Problem statement:
Please return every line of the records below that contains the word "fluorescent", matching case exactly.

## START Entries

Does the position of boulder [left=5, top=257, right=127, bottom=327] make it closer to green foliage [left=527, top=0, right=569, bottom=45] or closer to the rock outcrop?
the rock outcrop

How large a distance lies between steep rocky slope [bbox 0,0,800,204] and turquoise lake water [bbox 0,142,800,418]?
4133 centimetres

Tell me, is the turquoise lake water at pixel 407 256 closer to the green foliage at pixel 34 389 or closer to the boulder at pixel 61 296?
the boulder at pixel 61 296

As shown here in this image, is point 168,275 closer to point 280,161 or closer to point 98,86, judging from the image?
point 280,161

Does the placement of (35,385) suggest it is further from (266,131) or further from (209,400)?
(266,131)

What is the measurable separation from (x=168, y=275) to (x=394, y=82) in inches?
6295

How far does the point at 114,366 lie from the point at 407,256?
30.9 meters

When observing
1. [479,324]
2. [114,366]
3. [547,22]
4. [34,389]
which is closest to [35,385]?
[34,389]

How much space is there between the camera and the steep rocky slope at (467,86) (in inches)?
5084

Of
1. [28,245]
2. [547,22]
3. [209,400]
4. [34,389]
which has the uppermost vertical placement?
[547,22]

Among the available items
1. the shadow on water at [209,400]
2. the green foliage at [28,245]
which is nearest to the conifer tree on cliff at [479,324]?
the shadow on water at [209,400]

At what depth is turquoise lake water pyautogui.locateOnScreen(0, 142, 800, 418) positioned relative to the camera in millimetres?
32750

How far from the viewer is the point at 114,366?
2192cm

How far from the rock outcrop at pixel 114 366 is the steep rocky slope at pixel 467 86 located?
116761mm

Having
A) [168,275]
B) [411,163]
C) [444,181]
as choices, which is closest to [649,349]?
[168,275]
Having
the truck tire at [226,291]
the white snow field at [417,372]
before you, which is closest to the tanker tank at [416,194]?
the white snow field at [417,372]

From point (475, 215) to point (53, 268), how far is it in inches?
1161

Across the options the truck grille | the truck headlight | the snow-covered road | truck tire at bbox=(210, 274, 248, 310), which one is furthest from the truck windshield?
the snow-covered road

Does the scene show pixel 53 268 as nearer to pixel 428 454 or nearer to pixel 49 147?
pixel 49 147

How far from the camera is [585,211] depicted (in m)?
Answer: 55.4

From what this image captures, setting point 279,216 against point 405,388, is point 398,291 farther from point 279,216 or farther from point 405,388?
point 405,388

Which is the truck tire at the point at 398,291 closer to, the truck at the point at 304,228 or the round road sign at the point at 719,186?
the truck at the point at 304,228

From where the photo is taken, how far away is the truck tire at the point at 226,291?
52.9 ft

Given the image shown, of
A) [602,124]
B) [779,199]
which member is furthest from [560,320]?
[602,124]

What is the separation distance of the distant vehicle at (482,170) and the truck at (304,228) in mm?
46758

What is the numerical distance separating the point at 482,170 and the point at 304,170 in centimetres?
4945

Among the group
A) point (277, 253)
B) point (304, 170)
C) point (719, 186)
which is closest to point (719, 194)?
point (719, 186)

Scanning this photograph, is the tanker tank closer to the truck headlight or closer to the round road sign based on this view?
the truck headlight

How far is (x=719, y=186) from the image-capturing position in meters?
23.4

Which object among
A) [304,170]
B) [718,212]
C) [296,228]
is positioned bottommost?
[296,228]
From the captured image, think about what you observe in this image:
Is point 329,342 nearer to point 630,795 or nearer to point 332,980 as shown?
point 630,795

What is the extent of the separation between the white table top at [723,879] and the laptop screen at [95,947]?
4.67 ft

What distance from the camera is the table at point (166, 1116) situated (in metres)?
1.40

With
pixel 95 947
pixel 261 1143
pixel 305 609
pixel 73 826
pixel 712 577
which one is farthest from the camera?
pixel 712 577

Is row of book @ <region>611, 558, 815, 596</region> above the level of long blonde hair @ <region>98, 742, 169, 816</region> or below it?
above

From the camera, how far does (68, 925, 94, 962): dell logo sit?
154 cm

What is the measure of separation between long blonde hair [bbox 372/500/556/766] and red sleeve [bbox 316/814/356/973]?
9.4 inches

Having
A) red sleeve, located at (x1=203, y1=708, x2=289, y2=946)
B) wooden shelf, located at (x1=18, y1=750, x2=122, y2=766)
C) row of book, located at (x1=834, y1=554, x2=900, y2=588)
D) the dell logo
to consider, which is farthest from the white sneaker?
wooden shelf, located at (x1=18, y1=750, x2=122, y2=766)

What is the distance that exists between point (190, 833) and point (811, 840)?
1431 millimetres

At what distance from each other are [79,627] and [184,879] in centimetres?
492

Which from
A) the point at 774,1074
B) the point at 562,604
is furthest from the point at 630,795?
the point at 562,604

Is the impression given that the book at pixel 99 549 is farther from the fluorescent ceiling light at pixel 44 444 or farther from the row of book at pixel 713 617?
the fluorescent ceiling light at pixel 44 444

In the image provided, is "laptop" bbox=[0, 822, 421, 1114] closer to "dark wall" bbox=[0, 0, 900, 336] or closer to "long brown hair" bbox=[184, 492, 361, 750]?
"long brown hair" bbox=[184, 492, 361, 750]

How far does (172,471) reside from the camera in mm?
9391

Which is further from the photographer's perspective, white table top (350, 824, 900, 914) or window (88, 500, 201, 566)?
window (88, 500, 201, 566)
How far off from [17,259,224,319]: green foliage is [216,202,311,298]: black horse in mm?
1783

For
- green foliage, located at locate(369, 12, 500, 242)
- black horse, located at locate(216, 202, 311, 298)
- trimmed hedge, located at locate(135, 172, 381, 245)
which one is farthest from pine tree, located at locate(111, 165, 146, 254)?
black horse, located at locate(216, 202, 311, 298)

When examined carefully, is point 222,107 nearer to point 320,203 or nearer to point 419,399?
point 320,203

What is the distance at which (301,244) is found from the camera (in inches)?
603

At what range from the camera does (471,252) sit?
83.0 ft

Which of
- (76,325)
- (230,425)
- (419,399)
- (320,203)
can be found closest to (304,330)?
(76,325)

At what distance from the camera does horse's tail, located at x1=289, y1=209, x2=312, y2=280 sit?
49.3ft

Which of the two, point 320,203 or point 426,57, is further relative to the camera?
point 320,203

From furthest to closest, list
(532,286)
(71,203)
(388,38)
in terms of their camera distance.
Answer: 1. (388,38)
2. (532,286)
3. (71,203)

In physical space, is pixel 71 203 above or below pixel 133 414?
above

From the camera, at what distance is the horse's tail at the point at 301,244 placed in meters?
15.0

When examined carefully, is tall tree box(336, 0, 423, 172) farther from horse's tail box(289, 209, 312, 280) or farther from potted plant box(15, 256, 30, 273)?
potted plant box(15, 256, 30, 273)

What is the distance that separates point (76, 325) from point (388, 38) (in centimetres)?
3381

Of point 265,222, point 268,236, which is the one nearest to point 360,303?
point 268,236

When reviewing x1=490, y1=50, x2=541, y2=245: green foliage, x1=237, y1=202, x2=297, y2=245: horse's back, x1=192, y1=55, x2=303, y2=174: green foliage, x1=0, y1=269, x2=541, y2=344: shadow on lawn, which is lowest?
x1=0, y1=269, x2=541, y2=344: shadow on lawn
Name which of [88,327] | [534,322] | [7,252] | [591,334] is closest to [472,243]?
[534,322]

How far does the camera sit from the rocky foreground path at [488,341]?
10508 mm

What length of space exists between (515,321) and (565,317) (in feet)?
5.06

## END Entries

Output below:
Is the impression given that the book at pixel 99 549 is farther from the fluorescent ceiling light at pixel 44 444 or farther from the row of book at pixel 713 617?
the fluorescent ceiling light at pixel 44 444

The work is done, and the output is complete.